▸ **Document passage**
──────────
Marketing 101: Send toys. Lots of toys

My job entails a great deal of sitting. Sitting and staring at a computer screen. Activity for me is moving the two fingers I use to type.

That means when a diversion pops up, I jump at it, and I would like to thank PR people for giving me a number of such opportunities.

Public relations workers, you see, are clever: they know that about 125 people contact me every day; they know most of those e-mails, voice mails and envelopes are completely irrelevant to my job; and they know this communication fire hose often makes me ill-tempered.

So they send gadgets and toys in order to draw attention to some announcement they believe warrants notice. Case in point: a while back Toronto’s Netron released a product called HotRod. To fire up a little extra interest, the company packaged the dry press release with a cool little remote-control car. It turns left and right, it goes backwards, it’s red, it came with batteries.
──────────
▸ **What you are asked to do**
Please answer from the column on PR toys: what did Netron package with its HotRod press release?
──────────
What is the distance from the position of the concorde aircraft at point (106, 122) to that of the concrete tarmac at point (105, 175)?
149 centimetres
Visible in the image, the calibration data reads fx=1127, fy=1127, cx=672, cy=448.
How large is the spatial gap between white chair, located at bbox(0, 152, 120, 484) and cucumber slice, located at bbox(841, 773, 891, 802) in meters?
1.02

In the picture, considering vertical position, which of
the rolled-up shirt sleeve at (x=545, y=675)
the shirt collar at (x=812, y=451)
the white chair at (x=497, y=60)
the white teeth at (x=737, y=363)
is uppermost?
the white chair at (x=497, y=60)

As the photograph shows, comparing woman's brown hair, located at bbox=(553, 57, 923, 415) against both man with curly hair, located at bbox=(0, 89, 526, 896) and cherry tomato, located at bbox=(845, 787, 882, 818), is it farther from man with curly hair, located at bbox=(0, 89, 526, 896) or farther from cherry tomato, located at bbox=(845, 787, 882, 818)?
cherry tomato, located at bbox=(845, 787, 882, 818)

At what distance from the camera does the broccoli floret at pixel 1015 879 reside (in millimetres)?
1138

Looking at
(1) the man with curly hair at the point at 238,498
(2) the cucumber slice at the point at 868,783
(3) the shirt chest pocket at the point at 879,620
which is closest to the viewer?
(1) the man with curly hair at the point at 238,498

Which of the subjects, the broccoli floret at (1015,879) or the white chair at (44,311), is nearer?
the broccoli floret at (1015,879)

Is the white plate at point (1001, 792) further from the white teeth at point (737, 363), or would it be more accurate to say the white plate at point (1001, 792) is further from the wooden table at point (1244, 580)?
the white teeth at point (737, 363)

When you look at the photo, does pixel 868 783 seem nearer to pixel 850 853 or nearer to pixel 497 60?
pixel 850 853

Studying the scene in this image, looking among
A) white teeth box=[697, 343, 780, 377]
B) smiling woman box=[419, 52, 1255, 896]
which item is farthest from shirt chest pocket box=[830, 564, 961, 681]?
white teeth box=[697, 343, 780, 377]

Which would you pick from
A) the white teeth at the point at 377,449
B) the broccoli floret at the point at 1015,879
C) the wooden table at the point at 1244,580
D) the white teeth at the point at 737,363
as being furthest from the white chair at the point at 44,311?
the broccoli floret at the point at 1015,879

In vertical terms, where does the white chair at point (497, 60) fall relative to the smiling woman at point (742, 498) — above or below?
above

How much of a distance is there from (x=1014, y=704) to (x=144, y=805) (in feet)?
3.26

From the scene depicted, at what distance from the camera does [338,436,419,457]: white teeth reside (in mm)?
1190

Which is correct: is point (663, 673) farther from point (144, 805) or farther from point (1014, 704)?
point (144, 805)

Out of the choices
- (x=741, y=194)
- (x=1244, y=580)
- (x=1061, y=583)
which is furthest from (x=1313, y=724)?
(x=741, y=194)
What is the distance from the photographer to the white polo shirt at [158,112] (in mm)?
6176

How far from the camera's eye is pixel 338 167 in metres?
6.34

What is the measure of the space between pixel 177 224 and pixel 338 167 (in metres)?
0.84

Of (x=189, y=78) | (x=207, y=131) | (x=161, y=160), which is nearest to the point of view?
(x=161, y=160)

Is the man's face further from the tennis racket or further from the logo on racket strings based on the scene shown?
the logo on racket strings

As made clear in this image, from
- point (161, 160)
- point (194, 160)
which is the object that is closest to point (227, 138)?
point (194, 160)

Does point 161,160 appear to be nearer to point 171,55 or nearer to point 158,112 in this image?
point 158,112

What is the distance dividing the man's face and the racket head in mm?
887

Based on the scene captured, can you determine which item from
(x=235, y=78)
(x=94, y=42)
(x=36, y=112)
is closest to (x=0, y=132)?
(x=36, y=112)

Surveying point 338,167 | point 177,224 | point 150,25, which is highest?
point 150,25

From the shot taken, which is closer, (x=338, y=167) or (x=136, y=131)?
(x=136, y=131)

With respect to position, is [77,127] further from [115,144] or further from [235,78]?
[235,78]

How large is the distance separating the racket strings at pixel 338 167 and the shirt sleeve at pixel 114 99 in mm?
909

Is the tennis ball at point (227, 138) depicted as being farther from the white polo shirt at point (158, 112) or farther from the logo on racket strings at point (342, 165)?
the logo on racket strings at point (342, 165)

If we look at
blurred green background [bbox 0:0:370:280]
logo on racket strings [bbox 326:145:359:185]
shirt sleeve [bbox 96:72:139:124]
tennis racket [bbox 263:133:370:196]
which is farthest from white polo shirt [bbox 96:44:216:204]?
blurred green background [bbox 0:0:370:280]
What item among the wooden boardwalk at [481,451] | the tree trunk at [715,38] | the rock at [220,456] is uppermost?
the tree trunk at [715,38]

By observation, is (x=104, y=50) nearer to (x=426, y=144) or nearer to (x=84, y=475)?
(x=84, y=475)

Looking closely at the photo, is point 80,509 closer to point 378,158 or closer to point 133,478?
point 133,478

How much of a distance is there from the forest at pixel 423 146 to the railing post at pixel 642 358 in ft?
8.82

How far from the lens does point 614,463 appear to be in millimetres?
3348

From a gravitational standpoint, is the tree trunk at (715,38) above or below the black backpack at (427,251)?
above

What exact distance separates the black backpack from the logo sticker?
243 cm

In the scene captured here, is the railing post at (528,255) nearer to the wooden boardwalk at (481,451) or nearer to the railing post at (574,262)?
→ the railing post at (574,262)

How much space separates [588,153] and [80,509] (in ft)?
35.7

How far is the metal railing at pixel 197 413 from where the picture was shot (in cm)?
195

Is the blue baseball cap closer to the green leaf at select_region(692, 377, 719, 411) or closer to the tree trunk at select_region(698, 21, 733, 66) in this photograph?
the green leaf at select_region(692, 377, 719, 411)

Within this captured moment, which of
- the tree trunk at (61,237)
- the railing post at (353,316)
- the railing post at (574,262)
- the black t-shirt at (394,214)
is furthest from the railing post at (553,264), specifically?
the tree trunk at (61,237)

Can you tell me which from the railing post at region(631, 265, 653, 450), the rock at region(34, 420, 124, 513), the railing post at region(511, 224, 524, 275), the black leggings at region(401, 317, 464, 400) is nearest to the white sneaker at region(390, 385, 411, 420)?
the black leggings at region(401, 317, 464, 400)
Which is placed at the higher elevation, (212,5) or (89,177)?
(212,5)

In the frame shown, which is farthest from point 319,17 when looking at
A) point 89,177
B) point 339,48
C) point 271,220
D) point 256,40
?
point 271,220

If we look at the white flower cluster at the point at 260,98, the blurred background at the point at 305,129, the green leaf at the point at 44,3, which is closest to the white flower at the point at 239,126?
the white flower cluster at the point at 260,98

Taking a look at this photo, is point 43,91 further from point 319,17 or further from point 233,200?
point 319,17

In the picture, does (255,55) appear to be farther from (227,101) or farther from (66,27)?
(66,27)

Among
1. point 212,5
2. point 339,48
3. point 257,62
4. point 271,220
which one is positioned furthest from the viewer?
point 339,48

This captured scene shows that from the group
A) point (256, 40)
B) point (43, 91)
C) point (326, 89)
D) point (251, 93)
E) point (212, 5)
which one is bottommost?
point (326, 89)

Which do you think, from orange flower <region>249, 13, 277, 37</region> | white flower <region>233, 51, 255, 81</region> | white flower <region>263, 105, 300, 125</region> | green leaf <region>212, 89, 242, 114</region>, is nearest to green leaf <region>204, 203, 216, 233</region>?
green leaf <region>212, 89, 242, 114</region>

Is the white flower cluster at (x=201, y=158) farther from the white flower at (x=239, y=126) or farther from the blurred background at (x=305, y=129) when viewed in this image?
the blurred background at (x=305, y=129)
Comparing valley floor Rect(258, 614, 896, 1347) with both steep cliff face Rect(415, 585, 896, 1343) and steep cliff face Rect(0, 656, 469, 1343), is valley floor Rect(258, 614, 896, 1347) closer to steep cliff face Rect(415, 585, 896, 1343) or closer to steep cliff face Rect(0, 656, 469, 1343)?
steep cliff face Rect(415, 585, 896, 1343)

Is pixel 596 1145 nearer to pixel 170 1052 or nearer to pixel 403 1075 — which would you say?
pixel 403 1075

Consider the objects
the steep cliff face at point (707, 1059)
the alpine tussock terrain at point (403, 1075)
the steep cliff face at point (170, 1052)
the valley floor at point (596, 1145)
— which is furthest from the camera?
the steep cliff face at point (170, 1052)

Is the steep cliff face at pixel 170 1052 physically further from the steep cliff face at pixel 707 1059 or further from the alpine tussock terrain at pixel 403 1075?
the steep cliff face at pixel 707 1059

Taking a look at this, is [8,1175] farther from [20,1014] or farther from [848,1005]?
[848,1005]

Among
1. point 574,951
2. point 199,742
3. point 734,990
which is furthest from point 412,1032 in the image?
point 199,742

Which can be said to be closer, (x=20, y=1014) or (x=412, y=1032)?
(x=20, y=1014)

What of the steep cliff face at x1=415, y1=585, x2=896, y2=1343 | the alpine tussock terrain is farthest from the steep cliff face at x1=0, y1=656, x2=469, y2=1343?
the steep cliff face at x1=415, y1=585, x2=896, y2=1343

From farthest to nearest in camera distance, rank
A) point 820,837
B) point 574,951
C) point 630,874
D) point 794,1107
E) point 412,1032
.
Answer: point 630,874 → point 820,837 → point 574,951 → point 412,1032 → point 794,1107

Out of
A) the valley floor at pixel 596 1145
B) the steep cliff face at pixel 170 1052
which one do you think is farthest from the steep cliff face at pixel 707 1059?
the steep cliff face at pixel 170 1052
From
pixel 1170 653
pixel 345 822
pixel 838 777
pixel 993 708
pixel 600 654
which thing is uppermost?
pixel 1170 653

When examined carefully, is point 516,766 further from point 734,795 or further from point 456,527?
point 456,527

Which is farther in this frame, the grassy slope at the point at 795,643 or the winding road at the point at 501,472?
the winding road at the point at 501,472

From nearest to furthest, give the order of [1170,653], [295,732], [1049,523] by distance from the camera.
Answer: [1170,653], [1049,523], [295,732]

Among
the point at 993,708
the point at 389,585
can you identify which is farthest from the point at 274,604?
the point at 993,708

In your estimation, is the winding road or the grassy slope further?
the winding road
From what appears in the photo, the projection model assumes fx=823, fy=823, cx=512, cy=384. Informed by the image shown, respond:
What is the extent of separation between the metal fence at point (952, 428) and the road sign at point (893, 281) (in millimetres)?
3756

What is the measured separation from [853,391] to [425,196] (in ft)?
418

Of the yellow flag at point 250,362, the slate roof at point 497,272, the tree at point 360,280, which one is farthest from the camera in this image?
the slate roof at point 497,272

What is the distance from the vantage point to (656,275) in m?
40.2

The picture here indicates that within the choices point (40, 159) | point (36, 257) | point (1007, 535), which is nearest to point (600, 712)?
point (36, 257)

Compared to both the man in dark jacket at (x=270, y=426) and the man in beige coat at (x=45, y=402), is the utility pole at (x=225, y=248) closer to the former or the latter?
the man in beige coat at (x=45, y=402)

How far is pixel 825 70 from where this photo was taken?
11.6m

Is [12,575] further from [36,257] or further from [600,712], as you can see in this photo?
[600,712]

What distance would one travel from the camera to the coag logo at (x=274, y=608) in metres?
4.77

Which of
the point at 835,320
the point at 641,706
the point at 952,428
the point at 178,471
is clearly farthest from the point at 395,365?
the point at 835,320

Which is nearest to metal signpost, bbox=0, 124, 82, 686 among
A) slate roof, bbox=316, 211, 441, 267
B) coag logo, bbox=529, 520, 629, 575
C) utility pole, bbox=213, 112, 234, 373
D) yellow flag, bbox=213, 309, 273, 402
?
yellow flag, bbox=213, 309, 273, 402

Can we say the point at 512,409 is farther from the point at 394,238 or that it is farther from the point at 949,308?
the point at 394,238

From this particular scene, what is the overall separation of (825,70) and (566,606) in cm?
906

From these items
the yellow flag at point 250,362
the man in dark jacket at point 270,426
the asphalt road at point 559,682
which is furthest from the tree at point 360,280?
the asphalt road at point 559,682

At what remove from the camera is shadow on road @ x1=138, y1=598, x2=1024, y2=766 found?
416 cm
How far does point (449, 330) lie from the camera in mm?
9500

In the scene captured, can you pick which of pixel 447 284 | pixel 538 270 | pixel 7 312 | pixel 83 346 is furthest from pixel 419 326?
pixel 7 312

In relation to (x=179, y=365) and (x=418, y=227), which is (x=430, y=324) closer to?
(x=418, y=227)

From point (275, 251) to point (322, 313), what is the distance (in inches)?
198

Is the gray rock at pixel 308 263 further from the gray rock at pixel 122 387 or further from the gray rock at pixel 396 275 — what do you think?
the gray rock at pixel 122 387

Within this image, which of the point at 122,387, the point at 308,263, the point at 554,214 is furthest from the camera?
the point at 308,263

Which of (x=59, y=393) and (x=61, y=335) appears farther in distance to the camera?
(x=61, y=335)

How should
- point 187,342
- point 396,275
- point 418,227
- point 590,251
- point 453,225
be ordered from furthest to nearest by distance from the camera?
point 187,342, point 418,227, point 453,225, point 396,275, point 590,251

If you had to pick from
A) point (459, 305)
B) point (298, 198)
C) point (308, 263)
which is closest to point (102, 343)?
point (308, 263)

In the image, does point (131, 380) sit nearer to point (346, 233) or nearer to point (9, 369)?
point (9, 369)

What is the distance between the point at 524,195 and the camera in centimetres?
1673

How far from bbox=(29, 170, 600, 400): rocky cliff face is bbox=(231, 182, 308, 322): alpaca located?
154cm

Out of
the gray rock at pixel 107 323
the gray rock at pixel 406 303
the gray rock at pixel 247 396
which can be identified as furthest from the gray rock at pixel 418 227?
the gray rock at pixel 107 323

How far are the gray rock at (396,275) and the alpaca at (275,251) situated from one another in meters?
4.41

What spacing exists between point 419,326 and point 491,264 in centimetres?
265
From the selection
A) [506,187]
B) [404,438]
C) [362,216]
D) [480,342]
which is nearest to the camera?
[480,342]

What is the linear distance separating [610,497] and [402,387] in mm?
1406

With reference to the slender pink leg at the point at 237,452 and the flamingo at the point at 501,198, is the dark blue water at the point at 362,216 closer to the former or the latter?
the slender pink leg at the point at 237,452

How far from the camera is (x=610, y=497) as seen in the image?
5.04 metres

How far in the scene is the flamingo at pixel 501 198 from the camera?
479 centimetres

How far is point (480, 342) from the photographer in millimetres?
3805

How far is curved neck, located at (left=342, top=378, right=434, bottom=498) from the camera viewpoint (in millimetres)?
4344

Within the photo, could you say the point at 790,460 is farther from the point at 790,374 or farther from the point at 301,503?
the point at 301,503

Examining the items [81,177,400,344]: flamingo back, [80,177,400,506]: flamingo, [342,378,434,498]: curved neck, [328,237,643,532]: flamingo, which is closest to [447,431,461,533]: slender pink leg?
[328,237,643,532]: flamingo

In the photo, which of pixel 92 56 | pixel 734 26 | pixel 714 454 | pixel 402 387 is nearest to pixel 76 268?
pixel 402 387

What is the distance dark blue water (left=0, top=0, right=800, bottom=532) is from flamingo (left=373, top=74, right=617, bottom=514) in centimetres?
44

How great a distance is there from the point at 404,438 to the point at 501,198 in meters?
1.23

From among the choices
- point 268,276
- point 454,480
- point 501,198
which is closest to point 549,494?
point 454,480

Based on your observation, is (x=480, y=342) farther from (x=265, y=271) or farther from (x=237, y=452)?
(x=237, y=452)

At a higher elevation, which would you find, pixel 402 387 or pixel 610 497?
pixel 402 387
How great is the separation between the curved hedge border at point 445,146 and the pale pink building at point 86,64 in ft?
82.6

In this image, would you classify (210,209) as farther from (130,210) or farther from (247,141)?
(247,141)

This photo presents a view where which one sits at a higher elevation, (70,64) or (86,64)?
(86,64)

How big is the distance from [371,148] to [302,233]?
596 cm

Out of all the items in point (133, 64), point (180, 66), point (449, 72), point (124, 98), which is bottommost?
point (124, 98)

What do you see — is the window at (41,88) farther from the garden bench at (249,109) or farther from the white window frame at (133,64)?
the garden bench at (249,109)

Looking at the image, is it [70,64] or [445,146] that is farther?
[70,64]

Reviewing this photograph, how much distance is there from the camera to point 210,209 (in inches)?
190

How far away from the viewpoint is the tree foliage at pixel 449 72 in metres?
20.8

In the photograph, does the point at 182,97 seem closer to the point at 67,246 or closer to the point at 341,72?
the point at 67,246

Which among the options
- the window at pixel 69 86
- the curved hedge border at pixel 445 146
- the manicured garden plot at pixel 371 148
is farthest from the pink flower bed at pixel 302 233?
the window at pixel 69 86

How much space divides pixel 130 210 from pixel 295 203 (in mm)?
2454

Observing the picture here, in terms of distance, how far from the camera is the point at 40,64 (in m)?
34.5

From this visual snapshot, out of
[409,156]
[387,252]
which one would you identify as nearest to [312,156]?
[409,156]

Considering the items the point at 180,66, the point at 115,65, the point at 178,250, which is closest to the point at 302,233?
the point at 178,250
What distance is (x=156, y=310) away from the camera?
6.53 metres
──────────
▸ **Response below**
A red remote-control car that came with batteries.